2015年4月17日金曜日

なぜ日本でキリスト教は広まらなかったか?





自分なりに、
「なぜ日本でキリスト教は広まらなかったのか?」
を真剣に考えてみた。


現在隣国の中国やアフリカ、南米を中心に
爆発的な速度で人々が洗礼を受けてクリスチャンになっているという。

もはやキリスト教は欧米の宗教と呼ぶことはできず、
世界の人々のための信仰になってきているわけだ。

キリスト教は世界でいちばん信じている人が多い宗教にもかかわらず、
日本にはもう何十年も1%以下の人口しかいないと言われている。
その原因はいったいなんなのだろうか?

さまざまな教養書を読んだりやインターネットの意見を見てみると、
どうやらそこには特殊な原因があるようだった。

今回はその原因を自分なりにできるだけ簡潔に、
わかりやすくまとめてみた。

その原因を知れば日本でも、
十字架に掛かったイエス・キリストの愛を伝える
突破口をみつけられるかもしれない。


①日本人の特性
日本の文化はユニークで、世界でもよく注目される。
それにはもちろん日本人という主体が関係してくる。

日本人はどういった人種なのだろうか?
歴史的に、また民族的に列挙してみる。


①-1、歴史的側面
1、日本人は異民族支配を受けたことがない。
2、大陸から適度に離れた位置にある日本は、異民族(とくに遊牧民族)による侵略、強奪、虐殺など悲惨な体験をもたず、また自文化が抹殺される体験ももたない。
3、戦国時代までは布教のチャンスもあったが、広がりきる前に豊臣秀吉にストップを掛けられた。
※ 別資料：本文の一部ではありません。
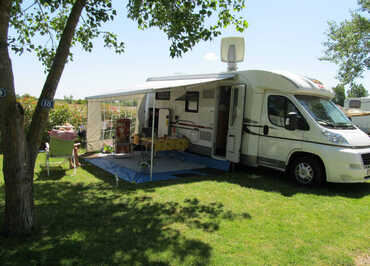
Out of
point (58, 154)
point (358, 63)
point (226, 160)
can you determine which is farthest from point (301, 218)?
point (358, 63)

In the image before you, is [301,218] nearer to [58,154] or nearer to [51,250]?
[51,250]

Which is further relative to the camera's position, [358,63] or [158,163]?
[358,63]

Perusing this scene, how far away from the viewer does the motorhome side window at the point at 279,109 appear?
6.30 m

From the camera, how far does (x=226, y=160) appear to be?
24.5ft

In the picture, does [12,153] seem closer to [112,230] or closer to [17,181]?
[17,181]

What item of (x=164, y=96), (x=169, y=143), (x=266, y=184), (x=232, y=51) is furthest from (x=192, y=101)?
(x=266, y=184)

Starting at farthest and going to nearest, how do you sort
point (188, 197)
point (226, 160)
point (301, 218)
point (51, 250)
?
1. point (226, 160)
2. point (188, 197)
3. point (301, 218)
4. point (51, 250)

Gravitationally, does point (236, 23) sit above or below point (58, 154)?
above

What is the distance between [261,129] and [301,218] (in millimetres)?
2847

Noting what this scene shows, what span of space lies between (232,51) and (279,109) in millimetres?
2991

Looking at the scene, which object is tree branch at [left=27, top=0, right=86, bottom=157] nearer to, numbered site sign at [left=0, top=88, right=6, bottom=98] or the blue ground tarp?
numbered site sign at [left=0, top=88, right=6, bottom=98]

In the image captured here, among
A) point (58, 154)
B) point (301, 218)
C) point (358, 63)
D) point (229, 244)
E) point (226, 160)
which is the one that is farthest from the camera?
point (358, 63)

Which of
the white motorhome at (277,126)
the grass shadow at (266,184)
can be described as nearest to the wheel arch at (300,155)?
the white motorhome at (277,126)

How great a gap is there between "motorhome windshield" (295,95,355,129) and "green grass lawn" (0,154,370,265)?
1324 millimetres
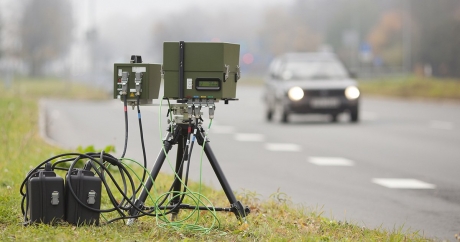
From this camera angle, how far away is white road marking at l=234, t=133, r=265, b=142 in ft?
61.4

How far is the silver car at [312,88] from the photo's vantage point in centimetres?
2294

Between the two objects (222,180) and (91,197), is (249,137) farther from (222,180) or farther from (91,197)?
(91,197)

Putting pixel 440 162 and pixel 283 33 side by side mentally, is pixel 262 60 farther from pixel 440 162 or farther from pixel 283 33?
pixel 440 162

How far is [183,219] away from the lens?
23.0 feet

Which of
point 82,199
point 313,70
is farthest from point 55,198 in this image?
point 313,70

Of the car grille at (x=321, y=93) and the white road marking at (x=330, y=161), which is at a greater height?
the car grille at (x=321, y=93)

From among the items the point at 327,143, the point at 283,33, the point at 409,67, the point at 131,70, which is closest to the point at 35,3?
the point at 409,67

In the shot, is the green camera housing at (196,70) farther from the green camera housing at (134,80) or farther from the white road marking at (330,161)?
the white road marking at (330,161)

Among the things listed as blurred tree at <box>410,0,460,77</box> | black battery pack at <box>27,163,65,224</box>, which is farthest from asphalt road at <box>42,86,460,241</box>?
blurred tree at <box>410,0,460,77</box>

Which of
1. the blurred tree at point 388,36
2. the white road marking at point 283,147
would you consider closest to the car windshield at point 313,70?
the white road marking at point 283,147

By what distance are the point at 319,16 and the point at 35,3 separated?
187ft

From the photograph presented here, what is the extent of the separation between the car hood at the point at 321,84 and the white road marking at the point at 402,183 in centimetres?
1099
そして、江戸時代の日本は、完成された相互扶助社会を作り上げてしまった。
4、豊臣秀吉(伴天連追放令)や徳川家康(鎖国)がキリスト教初期の布教目的が日本の植民地化だと見抜いた。
5、江戸時代には細々とした近所づきあいをこなし、そこそこ勤勉に働けば、それなりの幸福が得られるようになった。
6、西欧の近代文明を大幅に受け入れて、非西欧社会で例外的に早く近代国家として発展したが、西欧文明の根底にあるキリスト教はほとんど受け入れなかった。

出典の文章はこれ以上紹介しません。